Frauenpraxis in der psychologischen Praxis Karl Aschwanden

Das Private ist politisch
(Leitspruch der neuen Frauenbewegung nach 1968)

20 Jahre nach Eröffnung der ersten Beratungsstellen für Frauen in der Schweiz und 10 Jahre nach der Verankerung des Gleichberechtigungsartikels in der Schweizerischen Bundesverfassung (Artikel 4, Absatz 2 BV) gibt es im Kanton Uri keine Beratungsstelle, die sich systematisch mit frauenspezifischen Fragen befasst, von Frauen geleitet wird, Frauen vernetzt und Unterstützungsangebote für Frauen an biografischen Orientierungspunkten , in schwierigen Lebensumständen oder Notsituationen anbietet.

Als politisch bewegter Mann und Mitglied der Arbeitsgruppe „Männer-Manifest für die Gleichstellung von Frau und Mann“ (Juni 1991) initiierte ich die Frauenpraxis als meine persönliche solidarische konkrete Umsetzung der im Manifest formulierten Anliegen in meinem eigenen aktuellen Arbeitskontext und als stimmige Ergänzung.

Die Frauenpraxis als ein spezielles Angebot meiner psychologischen Praxis wurde zum Organisationsentwicklungsprojekt sowohl für meine Praxis als auch für den Kanton Uri.

Den Kolleginnen des Frauenpraxisteams stand die speziell für dieses Angebot erweiterte Infrastruktur meiner Praxis zur Verfügung.
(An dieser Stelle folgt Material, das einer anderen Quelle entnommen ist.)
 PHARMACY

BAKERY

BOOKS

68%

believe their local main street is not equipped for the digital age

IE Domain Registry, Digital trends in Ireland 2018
Die Mitarbeiterinnen verpflichteten sich für Austausch, Zusammenarbeit und Entwicklungsarbeit an regelmässigen Teamsitzungen und –während der Versuchsphase bis Ende 92- an drei Mitarbeiterinnenkonferenzen.

Sie konnten während zwei Jahren die fachliche Begleitung eines Beraterinnenteams in Anspruch nehmen.

Im Kanton Uri bestand zu diesem Zeitpunkt eine Ehe- und Familienberatungsstelle, die vom Kinder- und Familienhilfswerk Uri gegründet worden war und vom Kanton unterstützt wurde. Das Beratungsangebot der Frauenpraxis als von der Öffentlichkeit unabhängige und vollumfänglich von Frauen geleitete Stelle war für viele Urnerinnen eine willkommene Alternative. Mit ihren frauenspezifischen Weiterbildungsangeboten betrat die Frauenpraxis in unserer Region Neuland.

Im politischen Umfeld wurde der innert kurzer Zeit nachgewiesene Bedarf an den Angeboten der Frauenpraxis nicht wahrgenommen oder bewusst negiert. Die wiederholten Bitten um finanzielle Unterstützung wurden von den Gemeinden und dem Kanton unter Verweis auf die Ehe- und Familienberatungsstelle und mit dem Argument, dass Private nicht unterstützt werden könnten, abgelehnt.

Es bedurfte der Gründung eines Vereins durch den Kreis der Gönnerinnen und Gönner der Frauenpraxis, um Unterstützung zu erhalten. Seit 1995 führt der Verein Frauenpraxis Uri die Frauenpraxis erfolgreich weiter.
Nach dem ersten erfolgreichen Vereinsjahr negierte der Vorstand des Vereins Frauenpraxis öffentlich die (gender-)politisch motivierte und deklarierte Gründungsgeschichte der Frauenpraxis und damit ihre geschichtliche Verortung als linkes Projekt.

Dass die Frauenpraxis heute noch existiert und erfolgreich arbeitet, ruft deshalb Freude und Wehmut hervor: Für die Urner Frauen ist dank meiner Initiative und Investitionen ein nachhaltiges Angebot mit einer breiten Anerkennung und Abstützung entstanden, als Bestandteil meiner privaten Praxis und als „linkes“ Projekt konnte es nur dank hoher eigener finanzieller Investitionen initiiert werden und war leider längerfristig wirtschaftlich nicht tragbar. Heute wird die Frauenpraxis als etabliertes Angebot wahrgenommen. Die Geschichte, und der Kampf um diese Institution, auf die niemand mehr verzichten möchte, sind den meisten Klientinnen, aber auch den Urner Bürgerinnen und Bürgern nicht mehr bekannt.